Sementara PKPU yang masih menjadi prioritas yakni, Partisipasi masyarakat, Pemutakhiran Data Pemilih, Penetapan Daerah Pemilihan (Dapil) dan alokasi kursi anggota DPRD Kabupaten/Kota, Pencalonan perseorangan Pemilu Anggota DPD, Pencalonan Anggota DPR, DPRD Provinsi dan DPRD Kabupaten/Kota serta PKPU Perlengkapan Pemungutan Suara.

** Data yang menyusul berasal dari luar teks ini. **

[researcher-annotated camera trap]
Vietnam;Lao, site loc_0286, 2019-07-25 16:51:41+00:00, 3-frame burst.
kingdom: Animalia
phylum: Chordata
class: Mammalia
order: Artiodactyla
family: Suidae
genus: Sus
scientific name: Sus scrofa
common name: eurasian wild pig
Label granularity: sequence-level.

Sedangkan Keputusan KPU terkait tahapan pendaftaran Partai Politik, maka KPU mengeluarkan Keputusan KPU Nomor 258 Tahun 2022 tentang, Penetapan Jumlah Kabupaten/Kota dan Kecamatan serta Jumlah Penduduk Kabupaten/Kota di Setiap Provinsi Sebagai Pemenuhan Persyaratan Kepengurusan dan Keanggotaan Partai Politik.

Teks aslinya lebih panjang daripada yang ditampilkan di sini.